Densus 88 Antiteror Tangkap 2 Terduga Teroris Grup Anshor Daulah di dalam NTB

JAKARTA – Detasemen Khusus (Densus) 88 Antiteror Mabes Polri menangkap dua terduga teroris kelompok Anshor Daulah di area Bima, Nusa Tenggara Barat (NTB) pada Rabu, 4 September 2024. Kedua terduga teroris yang ditangkap berinisial LHM dan juga DW.
Juru Bicara Densus 88 Antiteror Mabes Polri Kombes Pol Aswin Siregar mengatakan, LHM terlibat pada beberapa orang aktivitas teror. Salah satunya, anggota Tauhid Wal Jihad (TWJ) di area Perkotaan Bima, NTB. “Mengikuti pengumuman ISIS/baiat massal memperkuat dan juga bergabung menjadi anggota JAD Bima,” tutur Aswin, Hari Sabtu (7/9/2024).
Selain itu, LHM juga terlibat mengisi kajian yang digunakan menjadi penggerak bagi rangkaian aksi hijrah kemudian aksi teror dalam beberapa tempat dalam wilayah Bima. LHM, juga pendiri, pengajar sekaligus penasehat ikhwan Bima.
“Berperan menjadi Amir atau orang yang digunakan dituakan di dalam di kelompoknya di area Bima yang mana mengarahkan aktivitas ketangkasan fisik, menggerakkan kegiatan halaqoh ikhwan Ansor Daulah Islamiyah atau ISIS di tempat Daerah Bima lalu Kota Sumbawa Barat di tempat Pulau Lombok dan juga memberikan khotbah hari terakhir pekan dengan tema radikal untuk warga umum atau anggota JAD Bima,” ujarnya.

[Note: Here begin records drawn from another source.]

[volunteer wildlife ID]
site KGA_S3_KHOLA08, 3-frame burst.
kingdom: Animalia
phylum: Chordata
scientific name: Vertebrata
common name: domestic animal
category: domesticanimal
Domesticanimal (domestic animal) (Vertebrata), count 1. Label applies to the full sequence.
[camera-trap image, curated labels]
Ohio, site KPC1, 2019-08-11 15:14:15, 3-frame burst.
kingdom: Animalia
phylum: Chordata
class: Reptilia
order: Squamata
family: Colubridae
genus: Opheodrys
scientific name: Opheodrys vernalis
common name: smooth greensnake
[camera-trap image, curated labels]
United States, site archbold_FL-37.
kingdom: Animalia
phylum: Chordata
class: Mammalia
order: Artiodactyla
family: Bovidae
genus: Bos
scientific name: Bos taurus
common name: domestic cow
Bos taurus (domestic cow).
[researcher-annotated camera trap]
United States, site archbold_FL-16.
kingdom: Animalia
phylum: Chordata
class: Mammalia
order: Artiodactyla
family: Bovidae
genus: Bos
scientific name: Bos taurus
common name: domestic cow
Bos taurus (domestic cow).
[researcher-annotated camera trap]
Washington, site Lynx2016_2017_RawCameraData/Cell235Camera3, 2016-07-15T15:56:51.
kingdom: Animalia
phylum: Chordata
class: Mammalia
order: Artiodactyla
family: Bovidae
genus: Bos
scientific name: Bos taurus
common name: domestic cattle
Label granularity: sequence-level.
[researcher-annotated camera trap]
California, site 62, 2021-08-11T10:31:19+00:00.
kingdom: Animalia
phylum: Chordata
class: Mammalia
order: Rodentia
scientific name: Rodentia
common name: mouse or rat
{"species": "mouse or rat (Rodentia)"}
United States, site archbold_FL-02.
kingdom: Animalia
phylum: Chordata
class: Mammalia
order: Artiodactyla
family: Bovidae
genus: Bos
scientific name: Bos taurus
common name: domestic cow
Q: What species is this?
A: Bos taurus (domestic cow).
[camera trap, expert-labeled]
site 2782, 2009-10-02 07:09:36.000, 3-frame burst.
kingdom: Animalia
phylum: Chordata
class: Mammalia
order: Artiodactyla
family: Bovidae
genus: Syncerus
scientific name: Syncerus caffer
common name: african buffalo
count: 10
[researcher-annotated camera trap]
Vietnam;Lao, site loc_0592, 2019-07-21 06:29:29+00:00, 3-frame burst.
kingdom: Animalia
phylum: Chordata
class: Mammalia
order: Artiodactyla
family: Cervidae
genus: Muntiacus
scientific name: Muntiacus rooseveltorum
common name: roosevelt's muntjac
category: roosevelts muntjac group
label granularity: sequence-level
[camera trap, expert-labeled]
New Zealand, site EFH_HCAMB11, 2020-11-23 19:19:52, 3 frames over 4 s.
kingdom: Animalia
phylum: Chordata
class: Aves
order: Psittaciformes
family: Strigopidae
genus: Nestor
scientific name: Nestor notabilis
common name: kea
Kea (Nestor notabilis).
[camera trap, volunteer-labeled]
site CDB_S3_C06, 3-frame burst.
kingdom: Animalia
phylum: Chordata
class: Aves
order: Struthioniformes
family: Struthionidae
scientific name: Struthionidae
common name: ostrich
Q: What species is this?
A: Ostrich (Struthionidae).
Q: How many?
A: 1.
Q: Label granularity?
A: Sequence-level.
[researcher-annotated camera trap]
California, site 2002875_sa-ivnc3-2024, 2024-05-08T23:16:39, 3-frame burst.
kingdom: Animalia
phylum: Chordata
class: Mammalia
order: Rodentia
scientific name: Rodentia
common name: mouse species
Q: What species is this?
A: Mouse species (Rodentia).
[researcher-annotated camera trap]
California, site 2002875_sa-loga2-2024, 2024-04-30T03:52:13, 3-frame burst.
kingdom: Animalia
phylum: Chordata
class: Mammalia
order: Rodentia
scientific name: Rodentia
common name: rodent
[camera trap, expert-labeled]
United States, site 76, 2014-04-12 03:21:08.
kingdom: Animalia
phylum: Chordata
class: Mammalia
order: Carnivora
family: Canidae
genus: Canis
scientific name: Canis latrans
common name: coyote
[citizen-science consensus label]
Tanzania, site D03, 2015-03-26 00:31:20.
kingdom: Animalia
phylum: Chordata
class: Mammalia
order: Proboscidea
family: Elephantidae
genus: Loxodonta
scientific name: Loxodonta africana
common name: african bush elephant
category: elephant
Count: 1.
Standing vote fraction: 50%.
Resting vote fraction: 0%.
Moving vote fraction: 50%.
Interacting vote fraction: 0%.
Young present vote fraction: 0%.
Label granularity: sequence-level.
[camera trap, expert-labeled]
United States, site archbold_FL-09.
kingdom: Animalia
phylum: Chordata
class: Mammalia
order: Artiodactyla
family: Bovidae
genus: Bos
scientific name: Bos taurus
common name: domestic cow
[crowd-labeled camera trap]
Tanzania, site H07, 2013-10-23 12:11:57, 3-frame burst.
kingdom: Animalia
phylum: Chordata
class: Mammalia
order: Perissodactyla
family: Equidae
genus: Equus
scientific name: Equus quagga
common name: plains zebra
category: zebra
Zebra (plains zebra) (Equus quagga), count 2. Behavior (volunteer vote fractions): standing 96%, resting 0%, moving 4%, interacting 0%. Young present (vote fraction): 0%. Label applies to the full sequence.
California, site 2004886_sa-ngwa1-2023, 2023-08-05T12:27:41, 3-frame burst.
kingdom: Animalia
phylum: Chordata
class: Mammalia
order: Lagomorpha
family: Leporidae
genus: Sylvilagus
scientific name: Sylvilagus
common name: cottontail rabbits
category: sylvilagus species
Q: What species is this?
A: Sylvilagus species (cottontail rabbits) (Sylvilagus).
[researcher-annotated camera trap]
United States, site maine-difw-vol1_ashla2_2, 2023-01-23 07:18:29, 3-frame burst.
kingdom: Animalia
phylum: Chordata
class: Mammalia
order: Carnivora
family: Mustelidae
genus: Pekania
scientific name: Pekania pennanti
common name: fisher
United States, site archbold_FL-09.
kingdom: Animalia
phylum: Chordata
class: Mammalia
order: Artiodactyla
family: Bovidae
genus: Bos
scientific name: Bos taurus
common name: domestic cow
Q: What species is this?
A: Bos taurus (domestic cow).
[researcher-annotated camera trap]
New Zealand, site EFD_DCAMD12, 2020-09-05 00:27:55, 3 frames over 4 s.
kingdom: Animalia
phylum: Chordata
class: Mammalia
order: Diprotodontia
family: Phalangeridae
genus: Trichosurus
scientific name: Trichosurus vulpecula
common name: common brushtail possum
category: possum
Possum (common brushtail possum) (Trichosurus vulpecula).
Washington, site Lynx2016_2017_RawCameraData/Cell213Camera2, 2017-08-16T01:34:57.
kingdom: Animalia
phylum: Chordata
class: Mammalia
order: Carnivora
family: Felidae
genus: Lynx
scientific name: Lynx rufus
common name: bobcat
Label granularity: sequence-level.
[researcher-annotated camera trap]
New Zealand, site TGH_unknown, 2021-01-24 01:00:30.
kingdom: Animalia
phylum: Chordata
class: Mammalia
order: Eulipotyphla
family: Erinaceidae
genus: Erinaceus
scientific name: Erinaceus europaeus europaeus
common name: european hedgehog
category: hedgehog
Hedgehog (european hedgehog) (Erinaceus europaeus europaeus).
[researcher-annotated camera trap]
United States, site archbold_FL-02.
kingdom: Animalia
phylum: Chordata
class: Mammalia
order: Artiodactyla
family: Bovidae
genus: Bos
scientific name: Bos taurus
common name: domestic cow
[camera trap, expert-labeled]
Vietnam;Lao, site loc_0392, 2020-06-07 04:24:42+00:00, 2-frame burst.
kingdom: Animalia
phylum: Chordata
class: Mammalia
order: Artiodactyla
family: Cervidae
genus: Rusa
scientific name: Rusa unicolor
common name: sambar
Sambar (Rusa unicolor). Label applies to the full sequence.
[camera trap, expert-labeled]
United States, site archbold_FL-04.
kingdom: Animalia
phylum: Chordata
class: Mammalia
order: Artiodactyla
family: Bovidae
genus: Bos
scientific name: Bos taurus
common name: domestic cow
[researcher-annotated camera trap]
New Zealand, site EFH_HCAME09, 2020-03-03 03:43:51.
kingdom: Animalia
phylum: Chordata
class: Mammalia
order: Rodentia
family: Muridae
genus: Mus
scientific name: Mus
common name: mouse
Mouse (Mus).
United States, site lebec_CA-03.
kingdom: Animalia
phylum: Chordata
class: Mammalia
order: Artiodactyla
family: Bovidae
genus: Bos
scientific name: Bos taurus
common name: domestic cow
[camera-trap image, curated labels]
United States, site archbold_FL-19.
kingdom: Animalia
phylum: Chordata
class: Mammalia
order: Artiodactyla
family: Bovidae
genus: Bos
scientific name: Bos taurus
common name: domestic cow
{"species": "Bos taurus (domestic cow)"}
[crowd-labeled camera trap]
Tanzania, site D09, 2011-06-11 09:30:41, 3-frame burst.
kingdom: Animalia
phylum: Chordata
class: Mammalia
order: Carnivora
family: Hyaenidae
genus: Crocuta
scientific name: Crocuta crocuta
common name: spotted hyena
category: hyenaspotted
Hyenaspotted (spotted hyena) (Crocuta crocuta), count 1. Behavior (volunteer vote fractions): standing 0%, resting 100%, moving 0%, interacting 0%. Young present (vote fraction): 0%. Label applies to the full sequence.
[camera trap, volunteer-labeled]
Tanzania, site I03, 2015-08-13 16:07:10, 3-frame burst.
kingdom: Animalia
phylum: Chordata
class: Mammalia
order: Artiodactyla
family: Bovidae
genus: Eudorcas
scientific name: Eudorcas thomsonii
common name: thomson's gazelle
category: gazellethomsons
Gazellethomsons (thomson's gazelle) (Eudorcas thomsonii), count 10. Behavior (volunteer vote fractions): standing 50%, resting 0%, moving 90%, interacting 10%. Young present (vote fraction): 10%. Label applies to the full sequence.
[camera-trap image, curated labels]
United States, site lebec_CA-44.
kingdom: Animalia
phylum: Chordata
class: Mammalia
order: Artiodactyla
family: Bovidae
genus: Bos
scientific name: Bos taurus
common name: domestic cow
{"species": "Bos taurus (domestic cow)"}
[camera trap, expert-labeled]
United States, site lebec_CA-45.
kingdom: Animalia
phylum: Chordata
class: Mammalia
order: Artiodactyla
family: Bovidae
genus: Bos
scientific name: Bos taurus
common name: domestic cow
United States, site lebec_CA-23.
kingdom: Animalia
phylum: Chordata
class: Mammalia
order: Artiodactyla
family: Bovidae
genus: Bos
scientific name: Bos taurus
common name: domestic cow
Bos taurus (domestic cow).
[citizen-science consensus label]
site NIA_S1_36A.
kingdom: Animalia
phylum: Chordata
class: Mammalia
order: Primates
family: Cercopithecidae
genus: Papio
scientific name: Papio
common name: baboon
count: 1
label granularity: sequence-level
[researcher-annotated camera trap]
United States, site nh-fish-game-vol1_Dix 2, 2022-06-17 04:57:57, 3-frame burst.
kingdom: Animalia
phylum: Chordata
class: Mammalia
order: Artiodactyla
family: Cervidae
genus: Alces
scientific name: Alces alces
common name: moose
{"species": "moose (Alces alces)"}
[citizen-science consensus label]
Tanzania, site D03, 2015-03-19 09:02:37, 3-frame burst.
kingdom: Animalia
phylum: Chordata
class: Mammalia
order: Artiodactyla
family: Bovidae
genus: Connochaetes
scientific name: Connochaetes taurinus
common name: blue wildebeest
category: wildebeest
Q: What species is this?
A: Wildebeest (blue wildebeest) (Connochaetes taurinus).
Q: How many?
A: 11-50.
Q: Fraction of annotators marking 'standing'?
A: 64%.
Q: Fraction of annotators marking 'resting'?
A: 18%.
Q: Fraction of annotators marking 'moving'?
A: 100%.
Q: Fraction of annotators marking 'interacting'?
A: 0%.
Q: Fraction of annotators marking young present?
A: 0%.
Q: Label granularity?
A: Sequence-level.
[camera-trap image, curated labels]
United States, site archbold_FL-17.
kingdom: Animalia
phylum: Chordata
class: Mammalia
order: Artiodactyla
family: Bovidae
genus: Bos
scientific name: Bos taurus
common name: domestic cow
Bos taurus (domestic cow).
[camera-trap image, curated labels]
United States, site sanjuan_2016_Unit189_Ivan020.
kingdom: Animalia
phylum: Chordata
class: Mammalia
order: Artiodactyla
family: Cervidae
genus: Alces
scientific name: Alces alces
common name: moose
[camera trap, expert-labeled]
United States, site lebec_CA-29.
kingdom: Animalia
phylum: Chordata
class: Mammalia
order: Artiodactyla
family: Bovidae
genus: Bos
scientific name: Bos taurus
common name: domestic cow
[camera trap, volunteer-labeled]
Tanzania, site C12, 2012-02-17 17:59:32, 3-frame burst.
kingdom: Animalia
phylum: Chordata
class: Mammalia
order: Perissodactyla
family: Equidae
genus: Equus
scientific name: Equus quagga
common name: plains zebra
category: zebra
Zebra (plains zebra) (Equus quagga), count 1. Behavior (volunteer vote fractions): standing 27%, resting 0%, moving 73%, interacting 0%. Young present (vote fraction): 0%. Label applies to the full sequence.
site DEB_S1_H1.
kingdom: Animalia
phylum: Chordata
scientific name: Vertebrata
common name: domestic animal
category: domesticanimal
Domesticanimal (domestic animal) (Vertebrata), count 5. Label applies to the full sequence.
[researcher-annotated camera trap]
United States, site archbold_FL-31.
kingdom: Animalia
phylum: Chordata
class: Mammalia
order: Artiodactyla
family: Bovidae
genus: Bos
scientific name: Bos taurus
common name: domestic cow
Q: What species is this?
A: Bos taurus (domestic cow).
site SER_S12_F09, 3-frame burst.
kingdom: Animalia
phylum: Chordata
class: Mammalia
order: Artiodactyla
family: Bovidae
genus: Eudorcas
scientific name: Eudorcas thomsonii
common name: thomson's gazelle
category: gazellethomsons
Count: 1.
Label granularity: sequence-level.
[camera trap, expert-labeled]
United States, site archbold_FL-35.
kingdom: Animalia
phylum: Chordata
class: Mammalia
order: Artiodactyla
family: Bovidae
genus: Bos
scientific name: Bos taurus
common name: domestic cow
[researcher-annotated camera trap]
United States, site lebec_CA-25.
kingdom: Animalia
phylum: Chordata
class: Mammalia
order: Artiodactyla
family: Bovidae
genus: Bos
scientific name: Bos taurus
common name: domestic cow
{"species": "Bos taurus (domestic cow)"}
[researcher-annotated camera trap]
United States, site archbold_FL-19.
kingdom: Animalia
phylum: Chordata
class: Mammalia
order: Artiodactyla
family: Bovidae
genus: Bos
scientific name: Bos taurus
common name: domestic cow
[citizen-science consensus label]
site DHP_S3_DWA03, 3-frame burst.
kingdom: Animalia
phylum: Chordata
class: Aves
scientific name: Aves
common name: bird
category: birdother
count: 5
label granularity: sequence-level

Sementara terduga teroris DW, terlibat mengikuti pengumuman ISIS atau baiat massa memperkuat serta bergabung menjadi anggota JAD Bima. DW juga berperan untuk mengkader dengan memberi kajian dengan tema Daullah Islamiyah dan juga Seri Bahan Tauhid.
“Melaksanakan pelatihan fisik terdiri dari beladiri Taekwondo, long march serta renang laut di tempat beberapa lokasi di dalam wilayah Bima dan juga sekitarnya pada rangka penguatan fisik kemudian persiapan aksi teror,” katanya.